## Provided text
Mr. Toro is off to Virginia today, so I packed him a jumbo bento to eat on the plane--hopefully it'll be better than airline food;)
In the bento: chicken seared in brown butter with heirloom tomatoes; swiss chard and beet greens tart; salad of spinach, roasted beets, and more; asparagus with olive oil and lemon juice; and roasted garlic bread.
As you might have guessed, I made a trip to the West Los Angeles Farmers' Market on Sunday, so dinner (and lunch leftovers) were chock-full-of fresh veggies. Once again, I used this recipe for a delicious swiss chard tart. This time, I used 2/3 chard (beautiful golden stemmed swiss chard at the market this sunday) and 1/3 fresh beet greens, trimmed from the roasted beet roots in the salad. Also, I substituted Gouda cheese, just because.

## Provided material
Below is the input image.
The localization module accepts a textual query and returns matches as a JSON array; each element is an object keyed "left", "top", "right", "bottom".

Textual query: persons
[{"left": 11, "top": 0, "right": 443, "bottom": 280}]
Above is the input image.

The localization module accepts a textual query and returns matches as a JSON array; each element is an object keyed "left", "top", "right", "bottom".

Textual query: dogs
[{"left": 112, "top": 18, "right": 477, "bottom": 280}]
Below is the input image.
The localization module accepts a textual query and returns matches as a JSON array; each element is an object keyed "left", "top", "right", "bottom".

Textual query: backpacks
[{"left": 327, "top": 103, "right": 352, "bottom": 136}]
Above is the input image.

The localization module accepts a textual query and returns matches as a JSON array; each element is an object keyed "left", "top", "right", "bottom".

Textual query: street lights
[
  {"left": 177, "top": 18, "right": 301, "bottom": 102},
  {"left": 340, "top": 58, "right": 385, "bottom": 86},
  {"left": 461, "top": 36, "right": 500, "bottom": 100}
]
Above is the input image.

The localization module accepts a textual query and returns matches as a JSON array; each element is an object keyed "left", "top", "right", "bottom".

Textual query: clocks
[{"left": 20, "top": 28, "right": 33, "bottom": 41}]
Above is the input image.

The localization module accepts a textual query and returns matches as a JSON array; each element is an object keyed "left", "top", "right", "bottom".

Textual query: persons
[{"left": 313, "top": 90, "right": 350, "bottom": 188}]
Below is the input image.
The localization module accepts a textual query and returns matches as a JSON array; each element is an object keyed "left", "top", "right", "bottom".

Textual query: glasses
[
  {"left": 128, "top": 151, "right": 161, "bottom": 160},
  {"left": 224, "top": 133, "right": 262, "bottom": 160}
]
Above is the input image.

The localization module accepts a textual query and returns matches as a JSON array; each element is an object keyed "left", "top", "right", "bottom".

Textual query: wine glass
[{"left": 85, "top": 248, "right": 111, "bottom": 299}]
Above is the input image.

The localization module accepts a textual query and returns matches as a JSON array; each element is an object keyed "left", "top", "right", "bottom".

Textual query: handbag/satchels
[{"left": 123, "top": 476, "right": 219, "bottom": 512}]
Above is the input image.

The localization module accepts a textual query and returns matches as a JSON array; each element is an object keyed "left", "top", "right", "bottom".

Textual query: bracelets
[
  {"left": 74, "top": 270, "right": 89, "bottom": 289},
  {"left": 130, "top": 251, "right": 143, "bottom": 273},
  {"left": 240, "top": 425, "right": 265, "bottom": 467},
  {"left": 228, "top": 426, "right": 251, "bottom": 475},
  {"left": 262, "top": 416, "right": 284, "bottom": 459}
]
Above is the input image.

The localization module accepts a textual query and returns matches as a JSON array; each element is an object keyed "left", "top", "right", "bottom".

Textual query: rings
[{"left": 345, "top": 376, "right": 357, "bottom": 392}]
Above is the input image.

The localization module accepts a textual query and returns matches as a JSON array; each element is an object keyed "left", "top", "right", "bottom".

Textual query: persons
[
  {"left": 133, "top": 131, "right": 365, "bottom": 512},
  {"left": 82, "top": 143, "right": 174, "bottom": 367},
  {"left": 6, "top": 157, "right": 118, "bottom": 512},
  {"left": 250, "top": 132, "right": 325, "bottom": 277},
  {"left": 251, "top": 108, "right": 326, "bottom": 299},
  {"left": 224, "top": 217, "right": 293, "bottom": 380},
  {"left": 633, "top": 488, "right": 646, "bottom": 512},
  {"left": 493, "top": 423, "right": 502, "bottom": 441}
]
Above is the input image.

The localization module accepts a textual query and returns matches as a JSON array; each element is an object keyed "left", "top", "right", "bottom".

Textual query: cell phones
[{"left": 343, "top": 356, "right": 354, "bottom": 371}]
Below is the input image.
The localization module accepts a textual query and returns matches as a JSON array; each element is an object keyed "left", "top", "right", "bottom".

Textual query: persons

## Job
Carry on the bento post from the end of its last sentence. The lines are separate material with no tie to the bento post.

## Output below
The salad was amazing! I had a bunch of fresh spinach from the market which I tore into bite-sized pieces. Into the spinach, I tossed pomegranate seeds, walnuts, avocado, beets (roasted about 40 minutes with a sprinkle of salt and pepper), and cheese. The cheese was a find at the grocery store--a 'white Stilton,' meaning it wasn't made to mold into bleu cheese, with blueberries mixed in. It was creamy and sweet, and went perfectly with the pomegranate and other ingredients.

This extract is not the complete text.